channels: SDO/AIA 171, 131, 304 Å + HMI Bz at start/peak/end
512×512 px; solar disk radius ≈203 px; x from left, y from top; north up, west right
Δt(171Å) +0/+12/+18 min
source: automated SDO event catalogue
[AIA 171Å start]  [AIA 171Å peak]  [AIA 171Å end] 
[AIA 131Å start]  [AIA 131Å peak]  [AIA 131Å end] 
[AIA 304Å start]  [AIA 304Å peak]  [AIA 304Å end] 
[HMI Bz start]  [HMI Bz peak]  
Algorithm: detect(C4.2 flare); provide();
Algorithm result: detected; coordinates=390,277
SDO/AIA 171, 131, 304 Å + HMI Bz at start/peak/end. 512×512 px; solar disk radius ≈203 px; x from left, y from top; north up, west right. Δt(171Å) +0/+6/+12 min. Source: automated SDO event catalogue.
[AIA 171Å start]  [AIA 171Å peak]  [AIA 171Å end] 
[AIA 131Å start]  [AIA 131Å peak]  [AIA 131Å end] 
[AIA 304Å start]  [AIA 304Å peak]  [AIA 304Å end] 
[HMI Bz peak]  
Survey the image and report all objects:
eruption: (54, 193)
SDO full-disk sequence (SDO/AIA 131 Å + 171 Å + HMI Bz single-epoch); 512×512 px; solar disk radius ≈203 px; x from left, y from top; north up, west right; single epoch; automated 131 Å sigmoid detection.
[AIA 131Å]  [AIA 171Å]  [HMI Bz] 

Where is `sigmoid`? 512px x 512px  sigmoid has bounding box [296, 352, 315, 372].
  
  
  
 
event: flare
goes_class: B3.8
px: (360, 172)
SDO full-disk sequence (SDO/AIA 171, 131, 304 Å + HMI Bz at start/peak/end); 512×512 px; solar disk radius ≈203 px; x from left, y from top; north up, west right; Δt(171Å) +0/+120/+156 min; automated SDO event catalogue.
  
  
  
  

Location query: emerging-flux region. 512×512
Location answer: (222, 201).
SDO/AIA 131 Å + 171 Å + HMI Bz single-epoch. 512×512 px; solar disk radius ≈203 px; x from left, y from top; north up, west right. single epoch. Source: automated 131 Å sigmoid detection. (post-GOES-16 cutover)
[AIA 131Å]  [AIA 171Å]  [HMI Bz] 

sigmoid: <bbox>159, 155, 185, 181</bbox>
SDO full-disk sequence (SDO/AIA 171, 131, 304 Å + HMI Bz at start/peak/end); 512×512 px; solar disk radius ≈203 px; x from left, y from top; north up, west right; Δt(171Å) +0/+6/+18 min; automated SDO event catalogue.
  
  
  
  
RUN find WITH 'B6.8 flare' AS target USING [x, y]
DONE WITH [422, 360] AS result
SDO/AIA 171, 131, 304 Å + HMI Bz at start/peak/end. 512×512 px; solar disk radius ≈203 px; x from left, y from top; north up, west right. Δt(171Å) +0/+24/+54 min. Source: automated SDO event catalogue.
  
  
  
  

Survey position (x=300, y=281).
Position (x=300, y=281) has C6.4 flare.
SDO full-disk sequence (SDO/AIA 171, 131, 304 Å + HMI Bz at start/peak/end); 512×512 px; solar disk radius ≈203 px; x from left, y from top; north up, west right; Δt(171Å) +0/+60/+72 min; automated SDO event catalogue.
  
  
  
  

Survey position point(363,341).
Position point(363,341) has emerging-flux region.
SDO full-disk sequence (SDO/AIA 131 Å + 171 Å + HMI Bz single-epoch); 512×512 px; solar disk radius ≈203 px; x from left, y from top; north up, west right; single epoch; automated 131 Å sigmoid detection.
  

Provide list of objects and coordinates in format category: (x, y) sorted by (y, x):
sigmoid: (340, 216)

******************************

**Your assignment:**
Copy out every line of the data that includes the word "point".

**Response to this exercise:**
Survey position point(363,341).
Position point(363,341) has emerging-flux region.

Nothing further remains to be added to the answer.